Caractéristique : elle est de taille, l’habillement. On reconnaît les nouveaux arrivants de ceux qui pataugent en climat tropical depuis quelques jours par le port du vêtement : «Il va faire chaud, on s’habille léger» diront les nouveaux; «Craignons le soleil, habillons-nous en long» diront les deux semaines et plus. On serait porté à croire que le short et le chandail à bretelles conviennent bien à cette température. Erreur! On peut basculer de 35 degrés C à 20 degrés en l’espace d’une entrée dans un restaurant ou un magasin. Il faut craindre les refroidissements subits. Plusieurs cafés extérieurs climatisent… l’extérieur. Surtout lors de la saison sèche (novembre à avril).
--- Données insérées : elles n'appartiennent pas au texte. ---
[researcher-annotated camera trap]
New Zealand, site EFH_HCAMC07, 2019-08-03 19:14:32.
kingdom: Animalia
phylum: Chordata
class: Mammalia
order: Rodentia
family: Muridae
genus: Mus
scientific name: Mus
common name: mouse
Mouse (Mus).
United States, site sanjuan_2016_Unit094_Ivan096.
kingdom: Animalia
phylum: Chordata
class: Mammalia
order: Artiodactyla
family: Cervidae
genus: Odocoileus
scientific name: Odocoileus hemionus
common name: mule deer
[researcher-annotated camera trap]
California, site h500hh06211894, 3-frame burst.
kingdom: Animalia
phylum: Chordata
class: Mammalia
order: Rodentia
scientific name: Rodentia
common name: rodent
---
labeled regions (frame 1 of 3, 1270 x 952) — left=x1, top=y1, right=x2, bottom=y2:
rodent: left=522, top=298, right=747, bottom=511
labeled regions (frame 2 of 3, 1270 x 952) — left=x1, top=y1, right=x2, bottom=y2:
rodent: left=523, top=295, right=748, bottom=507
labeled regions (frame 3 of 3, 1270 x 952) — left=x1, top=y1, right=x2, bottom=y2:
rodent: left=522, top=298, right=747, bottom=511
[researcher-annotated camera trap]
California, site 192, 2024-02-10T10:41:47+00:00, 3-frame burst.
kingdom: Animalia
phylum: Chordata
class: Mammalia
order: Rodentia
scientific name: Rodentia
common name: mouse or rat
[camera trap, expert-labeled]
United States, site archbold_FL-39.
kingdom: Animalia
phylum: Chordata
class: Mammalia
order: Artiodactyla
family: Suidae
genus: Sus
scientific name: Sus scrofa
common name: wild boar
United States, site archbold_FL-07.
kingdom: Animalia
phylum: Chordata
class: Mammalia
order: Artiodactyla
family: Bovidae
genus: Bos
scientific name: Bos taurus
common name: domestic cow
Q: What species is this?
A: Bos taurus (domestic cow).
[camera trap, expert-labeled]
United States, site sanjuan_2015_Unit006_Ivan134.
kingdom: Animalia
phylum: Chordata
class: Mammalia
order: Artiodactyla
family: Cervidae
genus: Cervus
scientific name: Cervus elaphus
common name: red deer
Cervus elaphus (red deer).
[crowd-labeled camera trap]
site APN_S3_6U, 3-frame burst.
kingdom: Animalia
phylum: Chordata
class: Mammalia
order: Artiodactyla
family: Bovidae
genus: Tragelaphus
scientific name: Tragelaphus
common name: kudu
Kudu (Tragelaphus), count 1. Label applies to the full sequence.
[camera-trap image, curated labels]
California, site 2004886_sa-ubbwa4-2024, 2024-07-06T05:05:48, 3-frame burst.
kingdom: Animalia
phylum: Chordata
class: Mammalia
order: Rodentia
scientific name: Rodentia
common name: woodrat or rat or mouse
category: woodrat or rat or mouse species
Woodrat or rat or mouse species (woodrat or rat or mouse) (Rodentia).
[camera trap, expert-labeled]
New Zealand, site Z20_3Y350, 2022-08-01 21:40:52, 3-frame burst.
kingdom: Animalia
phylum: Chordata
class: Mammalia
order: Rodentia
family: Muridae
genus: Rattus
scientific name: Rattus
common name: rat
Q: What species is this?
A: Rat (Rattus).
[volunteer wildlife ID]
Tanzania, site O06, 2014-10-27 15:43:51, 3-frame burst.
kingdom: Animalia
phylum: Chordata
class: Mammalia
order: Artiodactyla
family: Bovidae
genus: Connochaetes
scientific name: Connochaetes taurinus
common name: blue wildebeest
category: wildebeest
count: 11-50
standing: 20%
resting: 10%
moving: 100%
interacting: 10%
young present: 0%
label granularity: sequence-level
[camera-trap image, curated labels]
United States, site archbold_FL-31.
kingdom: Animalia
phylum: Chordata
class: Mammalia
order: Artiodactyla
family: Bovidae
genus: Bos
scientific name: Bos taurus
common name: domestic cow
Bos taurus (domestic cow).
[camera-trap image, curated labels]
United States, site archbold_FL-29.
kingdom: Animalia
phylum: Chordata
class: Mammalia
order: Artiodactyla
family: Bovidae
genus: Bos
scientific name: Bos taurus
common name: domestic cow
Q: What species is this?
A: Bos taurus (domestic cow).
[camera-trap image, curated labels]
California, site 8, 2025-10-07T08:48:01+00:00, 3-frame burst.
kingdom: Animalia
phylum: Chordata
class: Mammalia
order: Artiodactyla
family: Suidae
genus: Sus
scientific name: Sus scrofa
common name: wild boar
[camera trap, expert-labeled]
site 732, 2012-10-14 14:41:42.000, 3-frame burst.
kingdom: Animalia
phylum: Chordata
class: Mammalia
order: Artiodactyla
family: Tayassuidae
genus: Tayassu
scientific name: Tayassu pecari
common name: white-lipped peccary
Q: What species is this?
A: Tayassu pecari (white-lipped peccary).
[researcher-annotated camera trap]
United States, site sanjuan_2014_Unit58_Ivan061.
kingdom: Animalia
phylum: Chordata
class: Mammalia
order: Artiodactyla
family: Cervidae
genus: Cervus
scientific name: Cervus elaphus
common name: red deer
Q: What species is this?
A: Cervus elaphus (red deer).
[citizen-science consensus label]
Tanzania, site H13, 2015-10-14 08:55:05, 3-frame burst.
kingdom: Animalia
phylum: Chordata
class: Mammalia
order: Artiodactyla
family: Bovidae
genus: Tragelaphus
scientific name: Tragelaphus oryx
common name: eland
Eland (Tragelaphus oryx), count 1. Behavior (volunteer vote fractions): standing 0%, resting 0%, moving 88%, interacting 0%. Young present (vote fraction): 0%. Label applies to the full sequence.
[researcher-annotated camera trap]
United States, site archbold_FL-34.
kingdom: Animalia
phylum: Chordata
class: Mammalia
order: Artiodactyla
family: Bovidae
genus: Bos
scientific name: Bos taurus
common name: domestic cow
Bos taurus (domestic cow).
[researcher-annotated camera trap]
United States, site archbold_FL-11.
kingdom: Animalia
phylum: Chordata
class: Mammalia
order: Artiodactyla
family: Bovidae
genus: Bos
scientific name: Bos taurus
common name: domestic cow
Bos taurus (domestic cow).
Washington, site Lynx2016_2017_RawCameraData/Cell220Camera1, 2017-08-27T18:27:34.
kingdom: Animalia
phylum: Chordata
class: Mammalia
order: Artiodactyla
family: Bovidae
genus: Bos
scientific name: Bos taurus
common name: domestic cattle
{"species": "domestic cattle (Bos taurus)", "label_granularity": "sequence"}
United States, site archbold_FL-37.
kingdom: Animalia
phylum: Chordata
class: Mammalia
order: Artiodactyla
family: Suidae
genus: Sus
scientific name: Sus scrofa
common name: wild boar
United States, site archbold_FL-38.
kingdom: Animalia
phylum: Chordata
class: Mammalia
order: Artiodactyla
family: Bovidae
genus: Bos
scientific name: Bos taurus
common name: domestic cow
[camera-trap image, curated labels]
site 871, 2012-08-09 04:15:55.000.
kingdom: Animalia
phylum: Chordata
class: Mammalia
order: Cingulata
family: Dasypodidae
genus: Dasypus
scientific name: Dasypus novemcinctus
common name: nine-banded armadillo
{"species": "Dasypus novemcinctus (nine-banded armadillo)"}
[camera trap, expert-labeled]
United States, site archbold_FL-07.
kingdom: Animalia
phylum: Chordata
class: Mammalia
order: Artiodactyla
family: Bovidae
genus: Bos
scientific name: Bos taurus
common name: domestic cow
Remarque : j’ai déjà écrit que je me considérais comme un «ouèreux» c’est-à-dire celui qui fouine, qui fourre son nez partout. De plus, la curiosité me porte à écouter les conversations. Avec les Vietnamiens je n’y gagne pas grand-chose alors je me reprends auprès des touristes. J’en découvre de bien belles!

Commentaire du touriste nouvel arrivant, un classique: «Il me semble que ça serait plus simple s’ils faisaient cela de telle manière.» «Pourquoi ils se compliquent la vie.»

Le Vietnamien est un travailleur honnête, assidu et perfectionniste. On lui demandera d’effectuer une tâche de telle manière qu’il n’y dérogera pas d’un iota. Le patron a raison, toujours raison. Ce qui ne l’empêchera pas, une fois le boulot terminé, d’y aller de ses propos sur les manières de faire.

En bon occidental que nous sommes – je m’inclus fort évidemment – parfois pour ne pas dire souvent, certaines façons de faire mériteraient un certain polissage.

Exemple 1 : vous magasinez (au marché ou dans un magasin) immédiatement sans crier gare, voici qu’une serveuse vous talonne : un pas à gauche, un pas à droite, la serveuse se retrouve encore dans vos souliers (dans vos gougounes).

Exemple 2 : vous êtes au restaurant. Un .e employé.e se voit attitrer à votre table. Un plat est terminé qu’il.elle s’en empare et dessert. La boisson est terminée, on vous la remplace illico sans même vous le demander. On serait porté à croire que l’employé.e ,à la limite, va s’asseoir avec vous et partager le repas.

Mais je reviens à mes touristes. La chaleur produit sur un organisme non habitué une sensation de lourdeur et de fatigue qu’il faut savoir prévenir. Le truc étant de s’assurer une hydratation continuelle : peu d’eau, souvent et surtout éviter l’eau froide.

Lorsque je vois des touristes dans un café, affalés est le terme adéquat, l’un à son IPad, l’autre à remonter une bretelle hostile, deux ou trois soupirs, jamais au même moment, je me dis que le Vietnam fait son chemin tout doucement à l’intérieur d’eux. On dit que l’on est envoûté par ce pays ou qu’on le déteste au point de le fuir.

Le Vietnam fait son chemin en vous, touristes ou étrangers, lorsque vous ne vous rendez plus compte que vous y êtes, qu’aucun jugement ne bouscule vos habitudes, rien d’autre qu’être là, c’est-à-dire ici.